Watch on YouTube ↗  |  March 26, 2026 at 23:02  |  4:52  |  CNBC

Summary

  • Market has rapidly shifted from pricing Fed rate cuts (due to AI hype, rising unemployment) to now pricing a 42% probability of a hike by October, driven by new upward inflation pressures.
  • Slok argues a Fed rate hike remains "extremely unlikely" as oil price shocks historically bring demand destruction and a growth slowdown, not sustained inflation requiring hikes.
  • The Fed's dual mandate (inflation + employment) provides flexibility; current data shows inflation pressures but employment is holding, with emerging downside growth risks.

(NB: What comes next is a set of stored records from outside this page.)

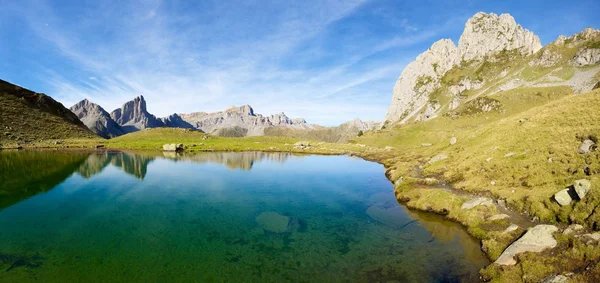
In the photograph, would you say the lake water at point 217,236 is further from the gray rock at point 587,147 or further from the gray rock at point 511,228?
A: the gray rock at point 587,147

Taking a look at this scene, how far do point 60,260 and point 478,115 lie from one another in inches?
9180

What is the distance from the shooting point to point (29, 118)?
14388cm

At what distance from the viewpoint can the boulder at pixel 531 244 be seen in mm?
20000

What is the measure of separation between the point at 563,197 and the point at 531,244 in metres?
8.85

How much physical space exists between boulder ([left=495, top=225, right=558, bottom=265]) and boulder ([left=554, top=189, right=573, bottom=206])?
5.18 metres

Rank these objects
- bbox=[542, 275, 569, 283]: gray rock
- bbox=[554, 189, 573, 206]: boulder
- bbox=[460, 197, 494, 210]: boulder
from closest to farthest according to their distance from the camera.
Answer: bbox=[542, 275, 569, 283]: gray rock, bbox=[554, 189, 573, 206]: boulder, bbox=[460, 197, 494, 210]: boulder

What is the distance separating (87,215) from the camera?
104ft

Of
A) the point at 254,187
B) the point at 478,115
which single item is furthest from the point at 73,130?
the point at 478,115

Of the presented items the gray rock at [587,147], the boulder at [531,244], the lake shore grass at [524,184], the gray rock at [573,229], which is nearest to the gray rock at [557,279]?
the lake shore grass at [524,184]

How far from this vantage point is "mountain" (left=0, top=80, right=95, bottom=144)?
4998 inches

  • The ECB faces a more acute challenge: its sole mandate is 2% inflation, forcing it to consider hikes even as the European economy slows, creating a policy headache.
  • U.S. economic activity remains remarkably strong despite shocks: TSA passenger throughput is at all-time highs, weekly Redbook retail sales are strong, and hotel demand/rates are robust.
  • The resilience is attributed to tailwinds from AI spending and fiscal policy (the "one big, beautiful bill").
  • The key uncertainty is the duration of the oil price shock; if prolonged, it will likely lead to demand destruction and slow the currently strong consumption metrics.
  • The core debate is whether the current shock is transient (leading to market volatility but a stable future) or persistent (altering the growth and policy path).